## TASKS TO PERFORM
1) Repeat word for word the part of the passage on faith that opens with the words containing "That hunger is" and closes with "of spiritual maturity.".
2) Translate this sentence from the passage on faith into Spanish: "That hunger is worth paying attention to."
3) For each statement below, say yes or no to whether it agrees with the passage on faith, and quote the words from the passage that decide it.
(a) The Center for Bible Engagement's research drew on surveys of more than 100,000 people.
(b) Lifeway Research found prayer to be the strongest predictor of spiritual maturity.
(c) The "Power of 4" describes Christians who engage Scripture four or more days a week.

## DOCUMENT EXTRACT
━━━━━━

By Duke Taber
There’s a difference between knowing about faith and actually knowing what faith is — what it does, where it comes from, how it grows, and why it sometimes feels like it’s slipping away. Most Christians have heard sermons on Hebrews 11, nodded along to “faith like Abraham,” and recited “faith the size of a mustard seed” more times than they can count. But there’s a difference between hearing those words and having them reach the bone.
If you’re reading this, something has shifted in you. Maybe a season of difficulty has exposed gaps in what you thought you believed. Maybe you’re tired of feeling like your faith is borrowed — assembled from other people’s certainty — and you want something you’ve actually wrestled with yourself. Maybe you’re simply hungry in a way that Sunday morning alone doesn’t satisfy.
That hunger is worth paying attention to. It may be the first sign that you’re ready for something deeper.

Why Going Deeper on Faith Actually Matters
Before we get to the signs, it’s worth understanding what’s at stake. Research from the Center for Bible Engagement — drawing on surveys of more than 100,000 individuals — has identified what they call the “Power of 4”: Christians who engage Scripture four or more days a week show dramatically different patterns of spiritual growth, moral resilience, and life transformation compared to those who engage it less. Lifeway Research reached the same conclusion: of all spiritual disciplines studied, Bible engagement is the single strongest predictor of spiritual maturity.

━━━━━━

## Collected data entries
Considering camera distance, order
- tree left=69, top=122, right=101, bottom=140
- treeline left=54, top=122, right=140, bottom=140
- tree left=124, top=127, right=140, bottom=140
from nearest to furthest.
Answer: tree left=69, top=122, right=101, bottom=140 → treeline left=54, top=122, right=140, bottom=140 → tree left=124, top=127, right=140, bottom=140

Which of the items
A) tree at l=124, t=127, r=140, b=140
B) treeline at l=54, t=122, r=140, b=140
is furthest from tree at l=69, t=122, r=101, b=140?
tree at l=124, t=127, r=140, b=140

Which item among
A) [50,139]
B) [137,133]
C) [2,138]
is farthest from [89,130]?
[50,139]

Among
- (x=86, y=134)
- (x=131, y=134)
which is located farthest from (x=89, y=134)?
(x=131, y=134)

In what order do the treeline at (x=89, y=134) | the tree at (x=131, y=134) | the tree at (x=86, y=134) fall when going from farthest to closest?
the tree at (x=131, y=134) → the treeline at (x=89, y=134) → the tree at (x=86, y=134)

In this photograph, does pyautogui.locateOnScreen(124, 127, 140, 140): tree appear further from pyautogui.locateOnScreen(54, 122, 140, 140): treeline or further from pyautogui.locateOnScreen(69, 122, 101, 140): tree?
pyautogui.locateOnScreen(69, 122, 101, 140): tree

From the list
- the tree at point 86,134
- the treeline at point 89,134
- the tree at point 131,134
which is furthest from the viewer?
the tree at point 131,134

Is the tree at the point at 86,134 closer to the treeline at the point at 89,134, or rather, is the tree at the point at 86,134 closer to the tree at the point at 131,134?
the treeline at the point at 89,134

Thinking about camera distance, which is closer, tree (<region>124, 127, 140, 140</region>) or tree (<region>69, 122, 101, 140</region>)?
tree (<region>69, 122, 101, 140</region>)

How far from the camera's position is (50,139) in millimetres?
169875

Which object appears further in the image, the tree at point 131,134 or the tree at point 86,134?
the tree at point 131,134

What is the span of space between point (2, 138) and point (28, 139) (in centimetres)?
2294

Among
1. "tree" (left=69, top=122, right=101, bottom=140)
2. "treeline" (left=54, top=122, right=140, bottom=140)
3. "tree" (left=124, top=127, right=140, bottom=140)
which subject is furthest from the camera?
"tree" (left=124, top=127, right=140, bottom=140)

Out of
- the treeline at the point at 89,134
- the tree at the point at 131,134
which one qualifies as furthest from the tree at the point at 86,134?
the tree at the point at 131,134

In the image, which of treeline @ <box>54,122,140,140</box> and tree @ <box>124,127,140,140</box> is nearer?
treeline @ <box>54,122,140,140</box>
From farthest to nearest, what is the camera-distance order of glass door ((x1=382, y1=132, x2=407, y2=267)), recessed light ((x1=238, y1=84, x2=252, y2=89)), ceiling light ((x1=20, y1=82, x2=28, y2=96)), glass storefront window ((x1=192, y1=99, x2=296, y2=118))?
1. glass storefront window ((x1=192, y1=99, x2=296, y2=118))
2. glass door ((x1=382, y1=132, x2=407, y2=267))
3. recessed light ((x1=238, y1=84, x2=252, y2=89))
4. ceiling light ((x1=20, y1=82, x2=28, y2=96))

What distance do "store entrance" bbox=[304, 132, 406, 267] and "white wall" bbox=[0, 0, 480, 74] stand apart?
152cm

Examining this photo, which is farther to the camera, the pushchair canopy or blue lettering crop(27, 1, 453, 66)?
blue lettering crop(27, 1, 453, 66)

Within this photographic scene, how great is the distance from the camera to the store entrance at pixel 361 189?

━━━━━━

## ANSWER SET
1)
That hunger is worth paying attention to. It may be the first sign that you’re ready for something deeper.

Why Going Deeper on Faith Actually Matters
Before we get to the signs, it’s worth understanding what’s at stake. Research from the Center for Bible Engagement — drawing on surveys of more than 100,000 individuals — has identified what they call the “Power of 4”: Christians who engage Scripture four or more days a week show dramatically different patterns of spiritual growth, moral resilience, and life transformation compared to those who engage it less. Lifeway Research reached the same conclusion: of all spiritual disciplines studied, Bible engagement is the single strongest predictor of spiritual maturity.

2) Vale la pena prestar atención a esa hambre.

3)
(a) Yes: "drawing on surveys of more than 100,000 individuals"
(b) No: "Bible engagement is the single strongest predictor of spiritual maturity"
(c) Yes: "Christians who engage Scripture four or more days a week"